## GOAL
Exactly repeat the line that contains "Identify which from", then every line after it up to and including the final line.

** START EXTRACTED INFORMATION **

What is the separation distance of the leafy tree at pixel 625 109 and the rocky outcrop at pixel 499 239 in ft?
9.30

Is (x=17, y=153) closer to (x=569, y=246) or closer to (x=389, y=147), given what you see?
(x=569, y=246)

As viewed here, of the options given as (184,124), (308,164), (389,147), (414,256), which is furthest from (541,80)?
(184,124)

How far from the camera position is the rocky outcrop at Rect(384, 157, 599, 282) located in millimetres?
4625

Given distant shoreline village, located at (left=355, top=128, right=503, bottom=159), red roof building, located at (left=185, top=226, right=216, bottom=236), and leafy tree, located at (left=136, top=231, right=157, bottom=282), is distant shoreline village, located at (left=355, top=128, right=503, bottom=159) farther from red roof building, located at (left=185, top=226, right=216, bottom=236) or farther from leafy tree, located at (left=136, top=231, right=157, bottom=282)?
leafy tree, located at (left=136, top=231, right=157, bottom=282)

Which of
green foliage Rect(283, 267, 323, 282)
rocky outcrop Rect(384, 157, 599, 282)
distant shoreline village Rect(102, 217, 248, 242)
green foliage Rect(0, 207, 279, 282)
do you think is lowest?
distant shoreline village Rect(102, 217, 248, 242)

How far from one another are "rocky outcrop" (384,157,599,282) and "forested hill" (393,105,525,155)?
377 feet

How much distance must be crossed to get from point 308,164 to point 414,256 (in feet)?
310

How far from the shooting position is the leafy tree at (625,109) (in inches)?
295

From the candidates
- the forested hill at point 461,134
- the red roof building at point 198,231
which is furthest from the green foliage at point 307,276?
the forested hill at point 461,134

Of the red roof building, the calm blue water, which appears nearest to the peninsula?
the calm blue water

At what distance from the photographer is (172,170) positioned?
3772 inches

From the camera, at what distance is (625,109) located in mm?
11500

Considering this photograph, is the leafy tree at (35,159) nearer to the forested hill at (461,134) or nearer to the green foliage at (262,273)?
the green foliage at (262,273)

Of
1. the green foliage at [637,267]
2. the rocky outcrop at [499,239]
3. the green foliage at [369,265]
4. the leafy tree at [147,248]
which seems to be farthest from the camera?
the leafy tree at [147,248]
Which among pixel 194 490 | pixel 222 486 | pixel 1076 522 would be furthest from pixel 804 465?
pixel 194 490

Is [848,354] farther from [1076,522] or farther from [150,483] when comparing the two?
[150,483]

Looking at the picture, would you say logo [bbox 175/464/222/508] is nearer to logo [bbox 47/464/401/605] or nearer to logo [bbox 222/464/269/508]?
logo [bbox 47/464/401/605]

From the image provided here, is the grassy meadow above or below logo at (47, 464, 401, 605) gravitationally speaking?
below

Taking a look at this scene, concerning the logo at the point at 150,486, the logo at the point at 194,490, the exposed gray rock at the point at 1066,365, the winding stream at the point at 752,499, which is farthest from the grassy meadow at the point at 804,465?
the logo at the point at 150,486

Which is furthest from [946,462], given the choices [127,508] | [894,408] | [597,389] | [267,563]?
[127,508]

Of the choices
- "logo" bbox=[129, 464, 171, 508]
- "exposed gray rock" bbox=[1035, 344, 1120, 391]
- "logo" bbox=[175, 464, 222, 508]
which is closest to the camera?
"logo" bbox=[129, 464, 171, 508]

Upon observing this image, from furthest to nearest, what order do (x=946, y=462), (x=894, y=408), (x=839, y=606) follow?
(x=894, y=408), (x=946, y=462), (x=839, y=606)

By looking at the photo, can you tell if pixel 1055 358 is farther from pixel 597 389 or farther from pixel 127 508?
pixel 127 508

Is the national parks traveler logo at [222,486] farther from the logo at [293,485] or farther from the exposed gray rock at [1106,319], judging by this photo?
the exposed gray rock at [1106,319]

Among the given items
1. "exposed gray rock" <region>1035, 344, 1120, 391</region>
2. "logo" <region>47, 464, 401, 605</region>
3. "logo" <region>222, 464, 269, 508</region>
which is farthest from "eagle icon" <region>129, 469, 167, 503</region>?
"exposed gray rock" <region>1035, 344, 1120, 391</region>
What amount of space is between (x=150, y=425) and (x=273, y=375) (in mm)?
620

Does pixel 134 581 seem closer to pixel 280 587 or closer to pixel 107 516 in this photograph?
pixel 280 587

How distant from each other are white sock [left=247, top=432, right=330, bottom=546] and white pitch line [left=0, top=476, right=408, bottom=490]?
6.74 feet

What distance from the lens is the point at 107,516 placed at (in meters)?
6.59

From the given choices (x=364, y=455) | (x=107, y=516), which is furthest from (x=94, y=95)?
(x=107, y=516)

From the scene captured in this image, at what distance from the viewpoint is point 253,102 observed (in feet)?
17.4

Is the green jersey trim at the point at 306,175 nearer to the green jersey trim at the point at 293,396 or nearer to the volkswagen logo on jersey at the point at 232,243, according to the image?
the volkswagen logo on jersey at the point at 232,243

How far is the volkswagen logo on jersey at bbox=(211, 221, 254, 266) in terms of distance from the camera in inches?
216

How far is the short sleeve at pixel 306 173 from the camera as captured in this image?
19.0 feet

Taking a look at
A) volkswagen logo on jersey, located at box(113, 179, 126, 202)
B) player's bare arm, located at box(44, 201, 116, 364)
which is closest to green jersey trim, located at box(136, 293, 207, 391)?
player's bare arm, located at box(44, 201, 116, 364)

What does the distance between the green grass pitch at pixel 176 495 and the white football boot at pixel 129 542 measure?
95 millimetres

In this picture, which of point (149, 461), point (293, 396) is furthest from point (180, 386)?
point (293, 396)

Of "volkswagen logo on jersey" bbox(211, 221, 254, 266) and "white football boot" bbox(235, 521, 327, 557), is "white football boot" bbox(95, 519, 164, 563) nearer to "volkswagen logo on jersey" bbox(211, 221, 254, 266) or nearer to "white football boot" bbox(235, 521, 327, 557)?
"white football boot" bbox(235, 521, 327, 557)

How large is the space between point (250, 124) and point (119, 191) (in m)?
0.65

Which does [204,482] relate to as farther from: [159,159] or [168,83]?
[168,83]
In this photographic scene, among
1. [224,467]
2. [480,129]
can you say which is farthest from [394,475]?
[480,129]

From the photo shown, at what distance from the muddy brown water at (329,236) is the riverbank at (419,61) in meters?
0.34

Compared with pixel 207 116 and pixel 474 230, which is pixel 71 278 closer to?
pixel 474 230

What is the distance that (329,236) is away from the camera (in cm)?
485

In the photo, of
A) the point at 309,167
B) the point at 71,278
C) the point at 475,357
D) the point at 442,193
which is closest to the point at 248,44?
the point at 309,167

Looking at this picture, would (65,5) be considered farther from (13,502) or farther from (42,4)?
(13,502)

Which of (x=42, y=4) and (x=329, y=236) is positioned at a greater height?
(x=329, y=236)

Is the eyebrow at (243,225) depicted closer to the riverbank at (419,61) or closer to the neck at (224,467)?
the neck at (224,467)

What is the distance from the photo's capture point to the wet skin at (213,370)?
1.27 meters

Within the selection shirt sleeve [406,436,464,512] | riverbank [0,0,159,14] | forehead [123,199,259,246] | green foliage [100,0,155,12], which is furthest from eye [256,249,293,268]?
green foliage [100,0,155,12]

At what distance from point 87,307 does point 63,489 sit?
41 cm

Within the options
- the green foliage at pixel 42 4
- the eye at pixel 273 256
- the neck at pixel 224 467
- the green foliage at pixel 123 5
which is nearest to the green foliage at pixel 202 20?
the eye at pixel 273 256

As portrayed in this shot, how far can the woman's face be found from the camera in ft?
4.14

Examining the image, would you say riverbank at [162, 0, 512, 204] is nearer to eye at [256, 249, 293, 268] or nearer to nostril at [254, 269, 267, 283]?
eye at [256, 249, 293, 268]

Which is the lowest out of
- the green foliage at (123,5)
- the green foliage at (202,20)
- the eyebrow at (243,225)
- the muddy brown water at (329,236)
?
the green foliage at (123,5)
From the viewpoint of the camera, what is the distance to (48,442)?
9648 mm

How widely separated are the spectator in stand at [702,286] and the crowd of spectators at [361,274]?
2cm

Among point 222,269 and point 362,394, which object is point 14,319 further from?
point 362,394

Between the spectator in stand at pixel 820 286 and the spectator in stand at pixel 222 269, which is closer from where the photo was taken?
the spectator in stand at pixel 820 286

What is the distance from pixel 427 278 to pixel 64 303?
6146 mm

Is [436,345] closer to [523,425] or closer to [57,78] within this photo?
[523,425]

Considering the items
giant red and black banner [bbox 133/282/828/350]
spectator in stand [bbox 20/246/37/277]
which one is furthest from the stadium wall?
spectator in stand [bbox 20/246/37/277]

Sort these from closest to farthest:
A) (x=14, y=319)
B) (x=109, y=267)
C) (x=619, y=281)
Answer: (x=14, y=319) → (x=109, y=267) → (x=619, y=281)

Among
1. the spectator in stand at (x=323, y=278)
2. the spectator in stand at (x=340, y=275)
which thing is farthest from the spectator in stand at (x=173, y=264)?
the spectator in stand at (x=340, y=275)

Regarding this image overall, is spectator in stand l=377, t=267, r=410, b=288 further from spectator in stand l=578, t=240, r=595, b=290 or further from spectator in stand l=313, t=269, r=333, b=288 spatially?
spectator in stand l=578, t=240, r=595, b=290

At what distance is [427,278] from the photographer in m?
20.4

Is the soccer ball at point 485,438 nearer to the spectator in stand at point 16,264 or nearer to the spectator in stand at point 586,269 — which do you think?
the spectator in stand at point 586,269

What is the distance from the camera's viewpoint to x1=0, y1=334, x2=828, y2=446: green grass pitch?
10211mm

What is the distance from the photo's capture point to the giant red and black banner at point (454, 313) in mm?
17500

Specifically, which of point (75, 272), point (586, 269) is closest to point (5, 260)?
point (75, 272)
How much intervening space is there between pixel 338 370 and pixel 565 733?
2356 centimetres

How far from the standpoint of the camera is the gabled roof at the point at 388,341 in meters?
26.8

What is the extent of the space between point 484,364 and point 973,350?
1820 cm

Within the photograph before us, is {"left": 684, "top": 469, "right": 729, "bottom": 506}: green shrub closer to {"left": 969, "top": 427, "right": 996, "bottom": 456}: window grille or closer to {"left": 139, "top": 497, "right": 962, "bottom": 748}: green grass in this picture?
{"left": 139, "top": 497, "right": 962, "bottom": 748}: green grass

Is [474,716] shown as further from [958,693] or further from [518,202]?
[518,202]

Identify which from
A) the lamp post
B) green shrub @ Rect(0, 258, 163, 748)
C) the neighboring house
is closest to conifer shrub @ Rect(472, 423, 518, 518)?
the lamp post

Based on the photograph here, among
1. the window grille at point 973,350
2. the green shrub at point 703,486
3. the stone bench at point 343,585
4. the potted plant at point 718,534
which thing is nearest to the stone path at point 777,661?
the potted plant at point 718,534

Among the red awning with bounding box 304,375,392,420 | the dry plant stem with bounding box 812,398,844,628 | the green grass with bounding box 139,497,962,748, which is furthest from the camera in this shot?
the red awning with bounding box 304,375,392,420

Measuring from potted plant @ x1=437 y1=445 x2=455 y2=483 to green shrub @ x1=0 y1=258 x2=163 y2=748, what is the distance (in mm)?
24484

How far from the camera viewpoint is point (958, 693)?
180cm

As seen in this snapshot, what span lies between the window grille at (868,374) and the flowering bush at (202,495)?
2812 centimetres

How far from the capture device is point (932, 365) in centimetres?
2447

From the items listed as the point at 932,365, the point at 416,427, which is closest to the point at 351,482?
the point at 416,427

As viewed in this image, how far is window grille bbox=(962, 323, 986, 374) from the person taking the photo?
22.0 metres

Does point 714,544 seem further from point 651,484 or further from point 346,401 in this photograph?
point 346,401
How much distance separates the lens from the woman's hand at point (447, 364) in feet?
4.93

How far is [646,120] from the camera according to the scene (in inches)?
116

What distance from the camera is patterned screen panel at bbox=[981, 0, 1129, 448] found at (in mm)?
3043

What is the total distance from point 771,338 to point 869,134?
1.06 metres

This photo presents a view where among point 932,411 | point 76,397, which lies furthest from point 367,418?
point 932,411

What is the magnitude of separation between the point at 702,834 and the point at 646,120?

** END EXTRACTED INFORMATION **

## EXERCISE RESULT
Identify which from
A) the lamp post
B) green shrub @ Rect(0, 258, 163, 748)
C) the neighboring house
is closest to conifer shrub @ Rect(472, 423, 518, 518)?
the lamp post

Based on the photograph here, among
1. the window grille at point 973,350
2. the green shrub at point 703,486
3. the stone bench at point 343,585
4. the potted plant at point 718,534
which thing is nearest to the stone path at point 777,661?
the potted plant at point 718,534

Among the red awning with bounding box 304,375,392,420 | the dry plant stem with bounding box 812,398,844,628 | the green grass with bounding box 139,497,962,748, which is furthest from the camera in this shot?
the red awning with bounding box 304,375,392,420

Measuring from potted plant @ x1=437 y1=445 x2=455 y2=483 to green shrub @ x1=0 y1=258 x2=163 y2=748, what is the distance (in mm)?
24484

How far from the camera viewpoint is point (958, 693)?
180cm

As seen in this snapshot, what span lies between the window grille at (868,374) and the flowering bush at (202,495)?
2812 centimetres

How far from the capture device is point (932, 365) in centimetres?
2447

From the items listed as the point at 932,365, the point at 416,427, which is closest to the point at 351,482?
the point at 416,427

As viewed in this image, how far is window grille bbox=(962, 323, 986, 374) from the person taking the photo?
22.0 metres

Does point 714,544 seem further from point 651,484 or further from point 346,401 in this photograph?
point 346,401
How much distance separates the lens from the woman's hand at point (447, 364) in feet?
4.93

How far is [646,120] from the camera according to the scene (in inches)?
116

What distance from the camera is patterned screen panel at bbox=[981, 0, 1129, 448] found at (in mm)?
3043

What is the total distance from point 771,338 to point 869,134?
1.06 metres

This photo presents a view where among point 932,411 | point 76,397, which lies furthest from point 367,418?
point 932,411

What is the magnitude of separation between the point at 702,834 and the point at 646,120?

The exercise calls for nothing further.